What to work on →
Answer these questions from the text about the writer's father.
(a) In what month and year did the father announce the move to an independent living facility in Lauderhill?
(b) For about how long did he and his girlfriend live there happily before she died?
(c) Why can't he hear the phone ring in the assisted living facility?

Text shown →

*** Block opens ***

The United States is now officially the epicenter of COVID-19. How this happened, I’m not sure. I have some speculations but I don’t think anyone will ever know the truth. Whatever the case, it is here. Most of our country is on lockdown, including our nursing homes, assisted living facilities and our independent living centers, where many of our parents reside.
March 2019…
March 2019, my dad informed me that he and his girlfriend decided to move to an independent living facility in Lauderhill. I was against it. They both had lovely apartments in Tamarac and I didn’t see a reason for the move. I had an aide that I hired who came in daily to help with household chores but his girlfriend wanted to go, so they moved. (They didn’t move in together. They both had separate apartments on different floors.)
They lived there happily for about eight months. Then, his girlfriend died.
After she passed away…
After she passed away, I went there for a couple of days. My dad was not in a good place.
A couple of weeks later, he fell. He ended up in the hospital. When he came out, I had to hire round the clock aides. I went back to Florida a couple of days later and my brother and I decided if he needs aides round the clock, it would be less expensive to have him go to assisted living.
That was one of the hardest decisions for me. I kept asking him if he wanted to come to live with me in NY, but he loves Florida and said he didn’t want to.
And today…
Now, he’s in the assisted living facility and since he threw away his hearing aids and refused to get new ones, he can’t hear the phone ring.
I keep thinking “it’s okay… if God-forbid something happens, I will find out….”
But I want to talk with him every day, just like I did when he lived in Tamarac.
Feeling helpless…
Now, he lost his mobile phone. He can’t find it anywhere and no one at the center can help him look. My brother can’t go there to look for it. I can’t go there. So, he sits in a big apartment by himself either watching television or looking at his plants.
He is disabled, so he has trouble reading. He tries anyway. I’m at a loss right now and wish there was something I can do, but I know I can’t do anything. So, I feel helpless.
The other day, he said, “Hilary, I now want to come back to New York.” Unfortunately, it was too late.
I know he’s safe where he is, but I wish he would find his mobile phone so that I can see him again…
For all of those of you who have an elderly parent that lives close, cherish every moment!

*** Block closes ***

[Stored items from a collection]
*** Block opens ***

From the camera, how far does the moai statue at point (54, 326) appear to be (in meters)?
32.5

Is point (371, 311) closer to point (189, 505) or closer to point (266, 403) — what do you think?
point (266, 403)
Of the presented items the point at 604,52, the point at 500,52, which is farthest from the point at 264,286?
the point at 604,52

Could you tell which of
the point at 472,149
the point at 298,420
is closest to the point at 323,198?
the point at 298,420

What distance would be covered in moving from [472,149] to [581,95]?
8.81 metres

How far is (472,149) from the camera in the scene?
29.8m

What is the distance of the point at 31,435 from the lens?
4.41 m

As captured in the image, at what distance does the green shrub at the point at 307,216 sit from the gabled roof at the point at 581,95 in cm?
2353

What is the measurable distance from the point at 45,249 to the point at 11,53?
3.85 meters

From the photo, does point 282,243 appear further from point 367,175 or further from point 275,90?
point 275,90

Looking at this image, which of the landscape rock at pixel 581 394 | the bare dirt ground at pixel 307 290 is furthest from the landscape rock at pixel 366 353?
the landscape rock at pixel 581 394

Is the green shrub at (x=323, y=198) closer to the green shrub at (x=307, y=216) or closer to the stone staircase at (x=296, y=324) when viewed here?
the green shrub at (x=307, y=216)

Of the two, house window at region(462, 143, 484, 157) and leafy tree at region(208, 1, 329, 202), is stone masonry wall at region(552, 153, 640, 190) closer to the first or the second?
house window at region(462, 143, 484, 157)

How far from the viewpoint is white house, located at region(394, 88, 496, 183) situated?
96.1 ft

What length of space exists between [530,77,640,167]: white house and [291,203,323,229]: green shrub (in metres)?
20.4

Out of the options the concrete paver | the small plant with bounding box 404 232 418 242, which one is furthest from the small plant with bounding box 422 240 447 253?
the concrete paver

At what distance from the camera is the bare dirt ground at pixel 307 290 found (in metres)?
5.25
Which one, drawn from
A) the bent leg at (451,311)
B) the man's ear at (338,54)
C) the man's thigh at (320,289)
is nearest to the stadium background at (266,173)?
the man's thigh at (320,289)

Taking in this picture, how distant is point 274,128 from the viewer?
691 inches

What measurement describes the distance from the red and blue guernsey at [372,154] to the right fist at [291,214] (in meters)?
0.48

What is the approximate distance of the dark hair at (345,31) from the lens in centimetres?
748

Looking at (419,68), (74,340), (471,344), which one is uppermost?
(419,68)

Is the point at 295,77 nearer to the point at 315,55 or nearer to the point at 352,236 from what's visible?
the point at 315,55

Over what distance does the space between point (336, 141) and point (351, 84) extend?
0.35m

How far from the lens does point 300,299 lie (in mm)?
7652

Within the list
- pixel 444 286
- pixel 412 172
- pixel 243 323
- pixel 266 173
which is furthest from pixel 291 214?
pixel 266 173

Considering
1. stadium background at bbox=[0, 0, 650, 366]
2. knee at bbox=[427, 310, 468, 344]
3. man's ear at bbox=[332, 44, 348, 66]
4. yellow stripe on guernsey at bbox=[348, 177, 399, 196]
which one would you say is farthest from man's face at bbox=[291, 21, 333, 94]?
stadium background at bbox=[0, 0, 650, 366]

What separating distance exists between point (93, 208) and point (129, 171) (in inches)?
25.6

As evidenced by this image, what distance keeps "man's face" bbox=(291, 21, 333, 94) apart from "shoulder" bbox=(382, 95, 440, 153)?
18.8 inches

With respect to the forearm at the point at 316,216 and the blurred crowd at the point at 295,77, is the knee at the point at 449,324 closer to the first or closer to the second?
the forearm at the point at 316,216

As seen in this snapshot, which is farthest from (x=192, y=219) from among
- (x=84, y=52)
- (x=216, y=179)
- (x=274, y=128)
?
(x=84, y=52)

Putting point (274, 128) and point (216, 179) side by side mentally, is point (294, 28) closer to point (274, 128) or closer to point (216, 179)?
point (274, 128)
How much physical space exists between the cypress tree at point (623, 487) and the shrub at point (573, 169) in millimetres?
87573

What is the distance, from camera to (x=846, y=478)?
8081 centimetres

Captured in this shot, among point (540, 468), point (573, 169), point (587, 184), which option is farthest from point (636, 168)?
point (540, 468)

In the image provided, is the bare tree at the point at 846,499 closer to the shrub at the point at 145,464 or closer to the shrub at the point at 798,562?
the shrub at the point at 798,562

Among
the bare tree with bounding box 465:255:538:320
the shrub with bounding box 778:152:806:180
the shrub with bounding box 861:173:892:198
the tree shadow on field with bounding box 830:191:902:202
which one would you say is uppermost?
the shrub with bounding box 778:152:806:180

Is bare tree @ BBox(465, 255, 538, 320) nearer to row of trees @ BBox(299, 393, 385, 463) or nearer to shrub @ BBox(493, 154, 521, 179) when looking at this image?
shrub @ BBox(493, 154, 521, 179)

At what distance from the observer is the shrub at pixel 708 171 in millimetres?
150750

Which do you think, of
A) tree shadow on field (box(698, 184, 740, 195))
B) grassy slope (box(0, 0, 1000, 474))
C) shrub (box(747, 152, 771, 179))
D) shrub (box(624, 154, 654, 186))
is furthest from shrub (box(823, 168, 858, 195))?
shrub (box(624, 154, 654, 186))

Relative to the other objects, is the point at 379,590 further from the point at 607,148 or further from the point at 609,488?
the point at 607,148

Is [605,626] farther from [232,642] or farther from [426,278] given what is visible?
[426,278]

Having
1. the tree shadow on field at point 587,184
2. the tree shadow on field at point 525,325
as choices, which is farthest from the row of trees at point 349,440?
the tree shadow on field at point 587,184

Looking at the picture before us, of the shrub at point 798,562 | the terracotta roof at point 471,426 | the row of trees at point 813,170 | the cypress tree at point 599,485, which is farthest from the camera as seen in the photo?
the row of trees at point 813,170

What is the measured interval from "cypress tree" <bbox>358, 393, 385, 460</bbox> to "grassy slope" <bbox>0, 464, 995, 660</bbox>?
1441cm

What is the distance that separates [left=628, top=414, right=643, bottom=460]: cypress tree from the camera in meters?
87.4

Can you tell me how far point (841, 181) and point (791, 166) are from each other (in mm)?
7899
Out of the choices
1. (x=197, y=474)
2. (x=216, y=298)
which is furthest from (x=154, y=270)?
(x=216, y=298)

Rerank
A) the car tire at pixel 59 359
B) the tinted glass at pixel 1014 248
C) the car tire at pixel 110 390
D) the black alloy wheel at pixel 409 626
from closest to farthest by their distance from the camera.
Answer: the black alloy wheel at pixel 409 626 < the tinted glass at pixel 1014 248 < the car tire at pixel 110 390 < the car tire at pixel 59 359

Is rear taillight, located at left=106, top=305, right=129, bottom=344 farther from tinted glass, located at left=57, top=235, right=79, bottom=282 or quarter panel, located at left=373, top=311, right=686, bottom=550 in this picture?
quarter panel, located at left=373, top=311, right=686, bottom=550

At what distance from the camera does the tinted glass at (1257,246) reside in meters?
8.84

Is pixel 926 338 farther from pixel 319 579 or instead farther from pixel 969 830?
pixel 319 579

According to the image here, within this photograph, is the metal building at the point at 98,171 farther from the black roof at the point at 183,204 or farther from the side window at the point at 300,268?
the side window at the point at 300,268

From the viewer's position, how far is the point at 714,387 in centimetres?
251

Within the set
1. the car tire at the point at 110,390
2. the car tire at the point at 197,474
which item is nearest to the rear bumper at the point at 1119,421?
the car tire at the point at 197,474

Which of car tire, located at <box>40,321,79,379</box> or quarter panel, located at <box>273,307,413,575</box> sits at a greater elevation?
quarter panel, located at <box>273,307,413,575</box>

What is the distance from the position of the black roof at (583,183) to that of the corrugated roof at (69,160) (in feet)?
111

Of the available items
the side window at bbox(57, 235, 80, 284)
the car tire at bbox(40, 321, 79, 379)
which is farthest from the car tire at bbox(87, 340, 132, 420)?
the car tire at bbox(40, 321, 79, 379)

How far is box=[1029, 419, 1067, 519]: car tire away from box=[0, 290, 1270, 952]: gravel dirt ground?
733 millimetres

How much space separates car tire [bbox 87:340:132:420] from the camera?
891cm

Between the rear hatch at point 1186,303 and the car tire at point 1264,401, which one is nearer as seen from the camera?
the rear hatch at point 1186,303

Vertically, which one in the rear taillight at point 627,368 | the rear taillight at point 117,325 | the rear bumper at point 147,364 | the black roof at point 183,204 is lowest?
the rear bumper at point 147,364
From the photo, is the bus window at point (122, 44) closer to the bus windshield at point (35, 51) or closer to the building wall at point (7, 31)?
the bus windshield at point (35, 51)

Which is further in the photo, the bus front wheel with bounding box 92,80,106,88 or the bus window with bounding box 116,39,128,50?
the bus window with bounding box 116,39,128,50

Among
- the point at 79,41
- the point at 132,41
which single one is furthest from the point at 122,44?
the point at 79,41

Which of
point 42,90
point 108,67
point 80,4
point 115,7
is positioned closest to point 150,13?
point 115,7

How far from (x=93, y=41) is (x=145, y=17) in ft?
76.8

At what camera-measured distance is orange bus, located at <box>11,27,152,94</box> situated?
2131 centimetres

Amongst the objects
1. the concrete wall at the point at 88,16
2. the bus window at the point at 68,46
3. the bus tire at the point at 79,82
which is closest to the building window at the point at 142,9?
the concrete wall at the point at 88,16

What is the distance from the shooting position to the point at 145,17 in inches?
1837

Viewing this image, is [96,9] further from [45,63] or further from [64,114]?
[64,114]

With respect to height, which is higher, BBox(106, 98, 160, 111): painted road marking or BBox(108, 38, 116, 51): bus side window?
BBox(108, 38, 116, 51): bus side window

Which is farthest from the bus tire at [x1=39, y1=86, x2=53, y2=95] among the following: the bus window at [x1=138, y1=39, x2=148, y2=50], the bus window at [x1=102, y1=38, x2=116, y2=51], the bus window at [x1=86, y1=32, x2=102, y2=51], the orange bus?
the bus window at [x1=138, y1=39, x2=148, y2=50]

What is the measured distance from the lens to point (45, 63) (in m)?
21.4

*** Block closes ***

Problem solution →
(a) March 2019
(b) About eight months
(c) He threw away his hearing aids and refused to get new ones.